TO DO -
Print the line containing "[volunteer wildlife ID]" and every later line of the records. Keep each one exactly as given, ending with the last.

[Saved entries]
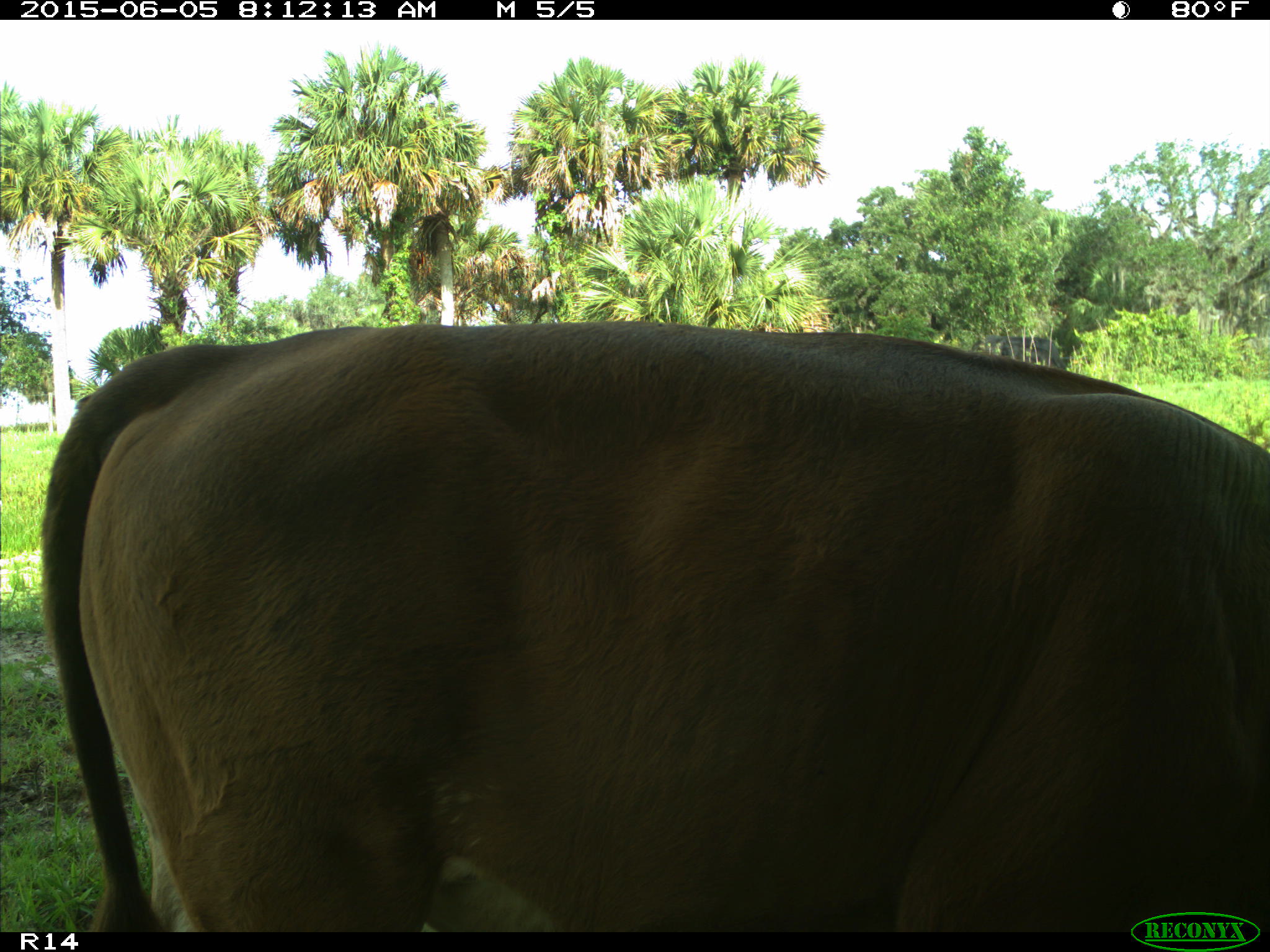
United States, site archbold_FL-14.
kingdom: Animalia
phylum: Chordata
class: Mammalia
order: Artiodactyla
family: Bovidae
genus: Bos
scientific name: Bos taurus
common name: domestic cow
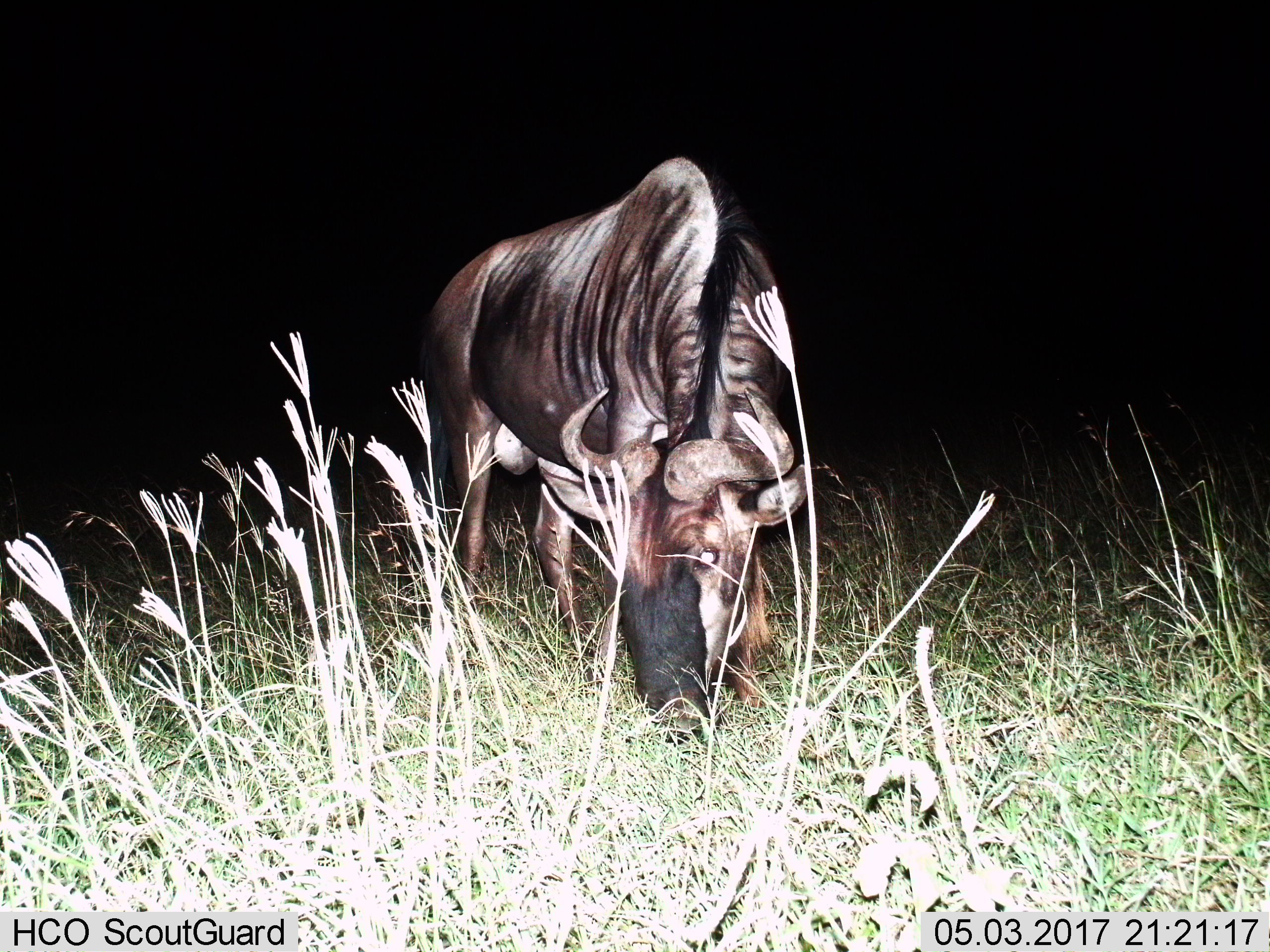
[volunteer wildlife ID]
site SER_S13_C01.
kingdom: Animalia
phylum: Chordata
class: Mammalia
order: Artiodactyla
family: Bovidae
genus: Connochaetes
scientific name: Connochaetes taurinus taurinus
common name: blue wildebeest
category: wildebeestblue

RESPONSE BOX -
[volunteer wildlife ID]
site SER_S13_C01.
kingdom: Animalia
phylum: Chordata
class: Mammalia
order: Artiodactyla
family: Bovidae
genus: Connochaetes
scientific name: Connochaetes taurinus taurinus
common name: blue wildebeest
category: wildebeestblue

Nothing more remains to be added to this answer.